+++ Excerpt
Bringing 'balance' to nature

Members of the Klamath Tribes are thinning trees and pulling out invasive plants in Ashland and elsewhere in the the Rogue Valley — honing the skills that could help them regain and manage their ancestral homelands in the Klamath Basin.

"We're hoping to restore the land if we get it back," said Klamath Tribes member Bo Parkins as he paused for lunch during a blackberry eradication project along the choked banks of Bear Creek in Medford.

Last week alone, the crew of almost a dozen tribal members thinned trees in the Ashland Watershed, improved a site near Ashland Creek's confluence with Bear Creek by the Ashland dog park, and chainsawed through blackberries and pulled out their roots in Medford.

They are taking out the blackberry tangles so that young willow and conifer trees planted along Bear Creek a year ago can thrive, eventually providing shade to cool the waters for fish. With the thorny brambles gone, students from nearby Cascade Christian High School can tend the trees.

The Klamath Tribes — which is made up of Klamath, Modoc and Yahooskin American Indians — has teamed with the nonprofit, Ashland-based Lomakatsi Restoration Project to work on forest and riparian projects. Lomakatsi is a Hopi word that means "life in balance."
++++++
__What this exercise asks__.
A. According to the Klamath Tribes article, why is the crew clearing blackberries along Bear Creek? Answer in one to three sentences.
B. Carry on the Klamath Tribes article from its final sentence.
These rows were taken from a different source.
+++ Exercise data
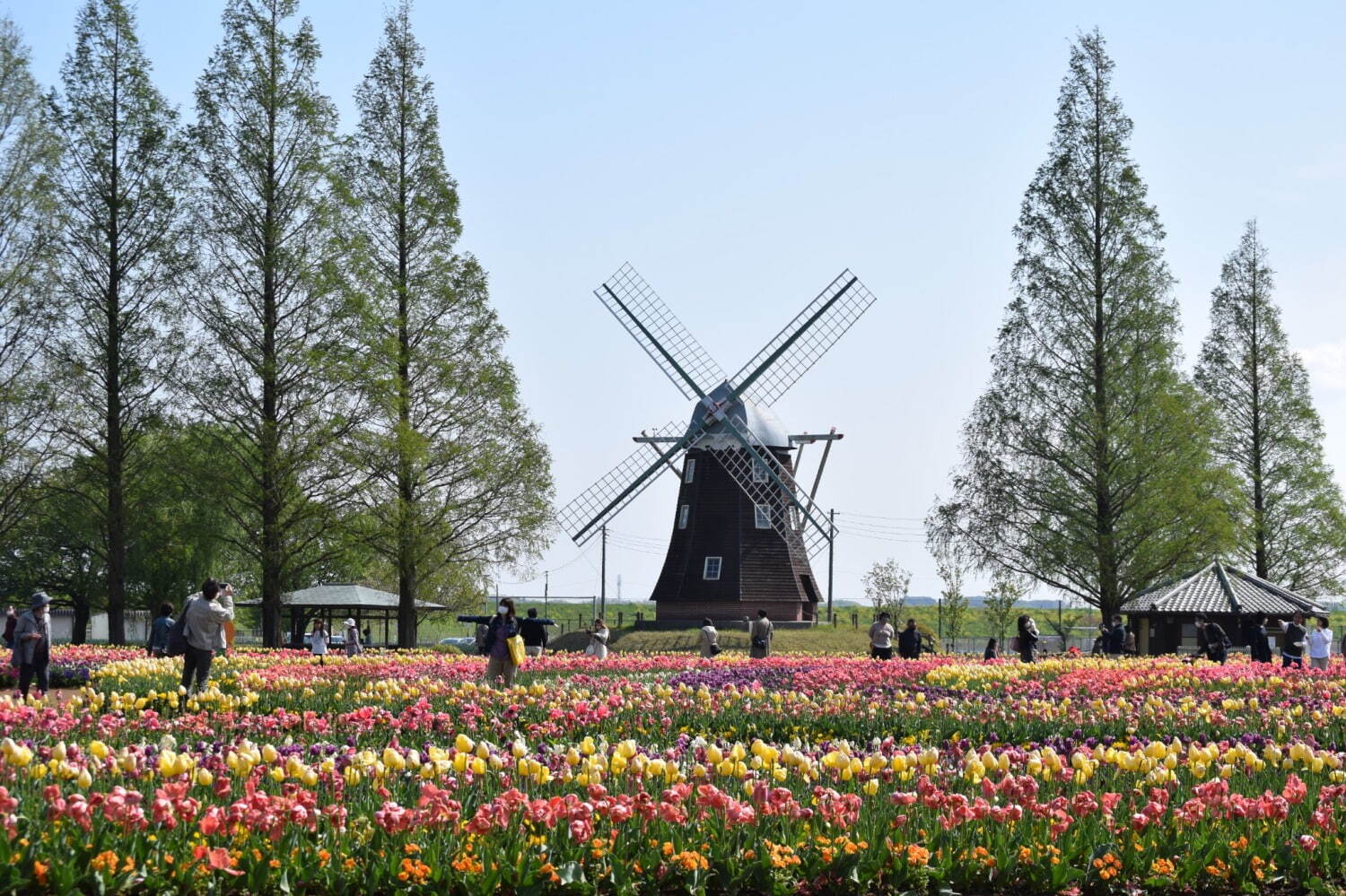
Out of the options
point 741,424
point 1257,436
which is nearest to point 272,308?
point 741,424

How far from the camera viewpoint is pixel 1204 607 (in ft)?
127

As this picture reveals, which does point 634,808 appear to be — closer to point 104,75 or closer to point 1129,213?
point 104,75

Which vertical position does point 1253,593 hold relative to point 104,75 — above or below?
below

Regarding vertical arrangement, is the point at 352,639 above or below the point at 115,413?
below

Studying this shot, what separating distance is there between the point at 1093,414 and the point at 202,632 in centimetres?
2644

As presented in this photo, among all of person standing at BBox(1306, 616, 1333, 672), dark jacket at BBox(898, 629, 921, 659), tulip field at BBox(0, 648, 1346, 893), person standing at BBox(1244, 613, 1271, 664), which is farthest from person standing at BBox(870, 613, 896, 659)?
tulip field at BBox(0, 648, 1346, 893)

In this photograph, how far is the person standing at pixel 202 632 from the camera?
1617 centimetres

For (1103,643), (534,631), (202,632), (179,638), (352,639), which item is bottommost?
(352,639)

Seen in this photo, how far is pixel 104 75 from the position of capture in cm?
3416

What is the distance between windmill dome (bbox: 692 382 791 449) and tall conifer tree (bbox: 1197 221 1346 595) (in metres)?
16.6

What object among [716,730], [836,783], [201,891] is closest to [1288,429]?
[716,730]

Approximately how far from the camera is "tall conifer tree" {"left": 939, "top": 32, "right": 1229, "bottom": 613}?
37000 mm

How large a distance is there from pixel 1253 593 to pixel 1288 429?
12.3m

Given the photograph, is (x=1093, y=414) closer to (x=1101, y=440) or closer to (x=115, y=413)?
(x=1101, y=440)
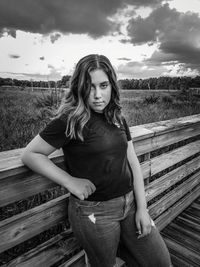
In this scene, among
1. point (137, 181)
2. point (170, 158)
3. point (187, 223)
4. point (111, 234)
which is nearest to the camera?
point (111, 234)

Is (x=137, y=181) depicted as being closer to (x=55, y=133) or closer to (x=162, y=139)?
(x=55, y=133)

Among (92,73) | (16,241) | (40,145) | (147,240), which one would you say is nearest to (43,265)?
(16,241)

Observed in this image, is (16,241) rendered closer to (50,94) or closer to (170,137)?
(170,137)

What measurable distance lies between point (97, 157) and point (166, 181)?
1.79 metres

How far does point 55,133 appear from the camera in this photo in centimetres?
114

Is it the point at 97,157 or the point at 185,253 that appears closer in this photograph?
++++++
__Responses for each task__.
A. Clearing the blackberry tangles lets the young willow and conifer trees planted along Bear Creek a year ago thrive, so that they can eventually shade the creek and cool the water for fish. With the thorny brambles gone, students from nearby Cascade Christian High School can also tend the trees.

B.
Tribe members hope to use their skills in the Klamath Basin, home to fierce battles over limited water that have pitted American Indians, farmers and downstream commercial fishermen against each other.

The basin gained national attention in 2001 when irrigation water to farmers was shut off to protect fish. Farmers were allowed to irrigate in 2002, but thousands of migrating salmon died in the Klamath River. Commercial fishermen were the next to suffer in 2006 when fishing was almost completely shut down because of low fish returns.

Bridging the divide

The Klamath Basin Restoration Agreement, which has yet to win final approval, is bringing the sides together.

Four dams would be removed and watershed restoration work would take place in the Klamath Basin. The Klamath River would get more water, aiding the salmon that are prized by fisherman and the tribes. Farmers would get less water, but the supply would be more predictable.

As part of the agreement, the Klamath Tribes could get the 90,000-acre Mazama Tree Farm, which is now owned by a timber company. The tribes would have to find $21 million in funding to buy it, Klamath Tribes Natural Resources Department Forester Randy Henry said.

"It was right in the middle of our reservation," Henry said.

In the 1950s, Congress adopted the Termination Act to liquidate reservation land and assimilate American Indians into white society, he said.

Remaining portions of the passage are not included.